Ruth Rendell, 85, was the British author of more than 60 mystery novels that hit the trifecta: they were intricately plotted, psychologically acute, and immensely popular with readers and critics, selling some 60 million copies worldwide and winning numerous awards on both sides of the Atlantic. Chief Inspector Reginald Wexford was her most durable character and a sort of alter-ego. “I’m not creating a character,” Rendell said, “so much as putting myself as a man on the page.” Along with her friend P.D. James, who died in 2014, Rendell is credited with exploding the confines of the mystery genre. In a 2013 interview, Rendell vowed she would never stop writing. “I’ll do it until I die,” she said. Her final novel, Dark Corners, was published in October, five months after her death.
Oliver Sacks, 82, was a neurologist who used his patients’ conditions, from amnesia to Tourette’s syndrome, as starting points for his bestselling books about the human brain and the human condition. He called his books “neurological novels.” More than a million copies are in print.
Timothy Seldes, 88, was one of the last of a vanishing breed -- an old-school literary agent and editor who believed that literature should be seen as a vital source of oxygen for the nation’s culture, not as product that needs to be moved. How quaint. He was, in a word, a gentleman, whose devoted clients included Anne Tyler, Jim Lehrer, Annie Dillard, and Nadine Gordimer.

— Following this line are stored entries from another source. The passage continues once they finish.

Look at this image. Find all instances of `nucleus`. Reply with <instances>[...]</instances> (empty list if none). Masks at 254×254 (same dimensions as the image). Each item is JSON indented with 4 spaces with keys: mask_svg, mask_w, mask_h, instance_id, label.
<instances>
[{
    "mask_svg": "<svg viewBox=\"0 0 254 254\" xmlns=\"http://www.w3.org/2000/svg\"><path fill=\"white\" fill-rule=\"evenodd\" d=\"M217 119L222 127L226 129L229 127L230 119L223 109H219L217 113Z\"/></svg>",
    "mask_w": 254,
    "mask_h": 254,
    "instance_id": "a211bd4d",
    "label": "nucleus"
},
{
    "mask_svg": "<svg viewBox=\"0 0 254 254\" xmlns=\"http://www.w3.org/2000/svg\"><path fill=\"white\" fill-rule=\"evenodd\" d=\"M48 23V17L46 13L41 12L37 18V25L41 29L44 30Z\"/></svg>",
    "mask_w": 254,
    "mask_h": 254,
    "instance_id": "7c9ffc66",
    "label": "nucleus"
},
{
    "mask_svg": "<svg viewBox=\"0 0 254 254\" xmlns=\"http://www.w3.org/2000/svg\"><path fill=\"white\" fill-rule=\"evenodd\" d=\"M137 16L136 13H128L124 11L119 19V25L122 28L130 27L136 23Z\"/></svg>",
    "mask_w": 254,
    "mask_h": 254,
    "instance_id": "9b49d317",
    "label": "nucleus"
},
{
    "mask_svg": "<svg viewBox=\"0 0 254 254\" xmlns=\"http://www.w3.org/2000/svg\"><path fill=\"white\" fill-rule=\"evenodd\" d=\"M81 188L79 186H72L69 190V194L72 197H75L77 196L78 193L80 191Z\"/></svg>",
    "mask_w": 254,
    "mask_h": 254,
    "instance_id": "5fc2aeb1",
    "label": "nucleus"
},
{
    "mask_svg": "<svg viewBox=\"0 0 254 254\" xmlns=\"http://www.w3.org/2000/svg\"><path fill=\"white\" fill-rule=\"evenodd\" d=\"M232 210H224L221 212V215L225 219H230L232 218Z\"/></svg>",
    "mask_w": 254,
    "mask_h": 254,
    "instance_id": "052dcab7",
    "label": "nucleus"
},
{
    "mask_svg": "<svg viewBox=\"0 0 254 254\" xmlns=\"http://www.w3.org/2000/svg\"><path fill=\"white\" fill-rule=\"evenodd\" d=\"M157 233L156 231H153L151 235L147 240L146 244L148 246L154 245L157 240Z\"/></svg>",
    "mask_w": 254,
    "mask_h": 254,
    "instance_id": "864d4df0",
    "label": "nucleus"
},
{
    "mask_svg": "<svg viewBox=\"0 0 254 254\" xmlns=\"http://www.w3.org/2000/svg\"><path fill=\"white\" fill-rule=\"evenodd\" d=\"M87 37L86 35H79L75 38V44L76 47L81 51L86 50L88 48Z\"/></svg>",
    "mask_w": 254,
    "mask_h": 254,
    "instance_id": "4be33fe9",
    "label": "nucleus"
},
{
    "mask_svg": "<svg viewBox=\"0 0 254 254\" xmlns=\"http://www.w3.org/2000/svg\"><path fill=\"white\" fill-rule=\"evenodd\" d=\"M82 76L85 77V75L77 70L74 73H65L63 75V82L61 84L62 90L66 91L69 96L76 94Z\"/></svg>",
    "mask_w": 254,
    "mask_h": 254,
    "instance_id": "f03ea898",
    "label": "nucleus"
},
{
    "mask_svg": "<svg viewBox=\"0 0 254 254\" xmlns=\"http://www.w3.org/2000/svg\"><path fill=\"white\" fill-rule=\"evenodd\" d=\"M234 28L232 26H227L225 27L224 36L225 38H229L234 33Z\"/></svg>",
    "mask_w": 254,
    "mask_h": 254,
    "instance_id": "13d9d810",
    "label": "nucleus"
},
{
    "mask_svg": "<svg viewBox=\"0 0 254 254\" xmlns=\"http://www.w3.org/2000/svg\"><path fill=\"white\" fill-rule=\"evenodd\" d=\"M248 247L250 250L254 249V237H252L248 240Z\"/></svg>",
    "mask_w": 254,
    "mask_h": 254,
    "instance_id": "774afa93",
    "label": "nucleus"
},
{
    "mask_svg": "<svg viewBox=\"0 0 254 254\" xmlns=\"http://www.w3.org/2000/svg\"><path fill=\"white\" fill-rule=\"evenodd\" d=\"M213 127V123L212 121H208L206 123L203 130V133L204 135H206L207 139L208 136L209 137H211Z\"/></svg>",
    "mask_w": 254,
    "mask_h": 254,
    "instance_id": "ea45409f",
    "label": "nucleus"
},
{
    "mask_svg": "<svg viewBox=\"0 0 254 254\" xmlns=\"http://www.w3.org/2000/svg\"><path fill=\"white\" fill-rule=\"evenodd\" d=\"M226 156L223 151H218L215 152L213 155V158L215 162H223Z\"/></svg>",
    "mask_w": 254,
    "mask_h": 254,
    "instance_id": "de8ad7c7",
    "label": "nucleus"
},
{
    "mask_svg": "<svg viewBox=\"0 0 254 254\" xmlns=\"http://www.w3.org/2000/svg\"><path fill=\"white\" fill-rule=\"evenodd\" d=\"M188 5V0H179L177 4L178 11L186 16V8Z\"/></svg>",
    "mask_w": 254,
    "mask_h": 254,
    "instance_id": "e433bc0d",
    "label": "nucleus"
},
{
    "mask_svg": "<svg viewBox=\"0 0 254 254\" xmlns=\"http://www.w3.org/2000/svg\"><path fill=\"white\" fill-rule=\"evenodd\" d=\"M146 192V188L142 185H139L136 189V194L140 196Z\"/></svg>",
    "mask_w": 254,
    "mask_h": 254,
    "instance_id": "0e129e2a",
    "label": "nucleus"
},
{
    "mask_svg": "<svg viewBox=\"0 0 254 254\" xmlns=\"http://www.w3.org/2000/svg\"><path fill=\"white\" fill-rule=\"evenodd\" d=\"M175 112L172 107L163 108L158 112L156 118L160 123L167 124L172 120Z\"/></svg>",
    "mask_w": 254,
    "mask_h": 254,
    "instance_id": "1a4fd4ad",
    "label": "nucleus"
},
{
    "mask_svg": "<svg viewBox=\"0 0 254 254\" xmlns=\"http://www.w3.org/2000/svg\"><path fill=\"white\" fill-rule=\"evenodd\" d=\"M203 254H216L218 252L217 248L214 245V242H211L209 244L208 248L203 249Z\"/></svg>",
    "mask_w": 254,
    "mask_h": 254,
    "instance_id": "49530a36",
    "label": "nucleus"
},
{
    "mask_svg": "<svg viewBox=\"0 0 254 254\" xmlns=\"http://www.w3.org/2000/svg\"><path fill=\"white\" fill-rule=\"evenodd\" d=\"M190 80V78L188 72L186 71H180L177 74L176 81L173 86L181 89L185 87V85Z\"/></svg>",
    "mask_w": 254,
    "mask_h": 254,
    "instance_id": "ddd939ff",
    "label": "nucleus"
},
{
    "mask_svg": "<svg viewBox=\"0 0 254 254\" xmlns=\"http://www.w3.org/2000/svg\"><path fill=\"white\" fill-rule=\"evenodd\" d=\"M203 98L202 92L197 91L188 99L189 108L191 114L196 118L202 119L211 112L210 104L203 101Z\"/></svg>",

William Jay Smith, 97, was a poet, critic, memoirist, translator, and teacher who served as U.S. poet laureate from 1968 to 1970. His poems, both tactile and empirical, embraced rhyme, meter, and other conventions deemed passé by many of his contemporaries. To his credit, Smith ignored them. In “Structure of a Song,” he offered this lovely anatomy of the making of a poem:
Its syllables should come
As natural and thorough
As sunlight over plum
Or melon in the furrow,
Rise smoother than the hawk
Or gray gull ever could;
As proud and freely walk
As deer in any wood.
So lightly should it flow
From stone so deep in earth
That none could ever know
What torment gave it birth.
James Tate, 71, was a Pulitzer Prize- and National Book Award-winning poet who believed “the challenge is always to find the ultimate in the ordinary.” His 17th book, Dome of the Hidden Pavilion, has come out posthumously, and it’s marked by his trademark surrealism and wordplay, deployed in narrative-driven prose poems that Tate turned to in his later years. He never lost his child’s sense of wonder at the plastic magic of language, its ability to startle. These lines come from his final book:
I was sitting on the porch when I watched my neighbor’s kids walk by on their way to school. One of them turned and waved to me. I waved back. That’s when I realized they were zombies.
Tomas Tranströmer, 83, was an accomplished pianist, an amateur entomologist, and a trained psychologist who worked with juvenile offenders. He was also a popular and beloved poet, sometimes called “Sweden’s Robert Frost,” whose crystalline, sometimes chilly poems won a Nobel Prize in 2011.
C.K. Williams, 78, was a Pulitzer Prize- and National Book Award-winning poet who, unlike James Tate, wrote morally charged, politically impassioned poems about such weighty topics as poverty, love, death, war, climate change, and the shootings at Kent State University. Like Tate, Williams moved toward longer ribbony lines that freed him to “talk about things.” Shortly before he died, from multiple myeloma, Williams completed a collection of poems about death and dying. He called it Falling Ill.
Rest in peace. Through your words you will all live on.